Qatari Monarch pays Euro 100m for Istanbul Bosporus Yali
Istanbul is home to some of the world´s most prestigious real estate, with multi-million dollar property deals being done every day. The sale of a luxury Istanbul mansion is generally par for the course, generating little more than a passing comment.
However, when the property is the Erbilgin Yali, the country's most expensive mansion, and the client is Middle Eastern royalty, people tend to sit up and take notice.
Turkey's priciest home, an Historic Bosporus Yali (waterfront mansion), sold this month for 100 million Euros, a staggering sum even in a city where property prices are some of the most fastest-growing in the world.
So who was the buyer? On paper, the mansion was sold to a real estate company owned by Qatari businessman Abdulhadi Mana Al-Hajri, making Al-Hajri the official owner. But the real buyer behind the transaction is Sheikh Tamim bin Hamad, the current Emir of Qatar and the eighth Emir of the Al-Thani dynasty that has reigned since 1850. Sheikh Tamim is married to Sheikha Anoud bint Mana al-Hajri - the real estate mogul's daughter.
The young monarch
At 34 years old, Sheikh Tamim bin Hamad is the world´s youngest ruling monarch, following the abdication of his father in 2013. And with a net worth of $2 billion, he's also one of the wealthiest.
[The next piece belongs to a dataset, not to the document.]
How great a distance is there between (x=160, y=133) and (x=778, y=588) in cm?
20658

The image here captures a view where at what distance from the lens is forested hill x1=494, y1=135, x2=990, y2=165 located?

Sheikh Tamim heads the Qatar Investment Authority, which has shares in Barclays Bank, Sainsbury's and Harrods. It also has a stake in London's Shard, currently Europe's tallest building.
Love at first sight
Sheikh Tamim bin Hamad visited Turkey on March 12 with his family. While he met with President Erdogan, his wife and children saw the city sights. It was during this tour that the Sheikh's wife spotted the Erbilginler Yalisi and instantly fell in love. It has been reported that the Sheikh agreed to buy the property as a gift for his 25-year-old wife.
The Erbilginler Yalisi
Located on the banks of the Bosporus Strait in Istanbul's Yenikoy district, the waterfront mansion known as the Erbilginler Yalisi was last year listed by Forbes Magazine as the fourth most expensive residence on the planet.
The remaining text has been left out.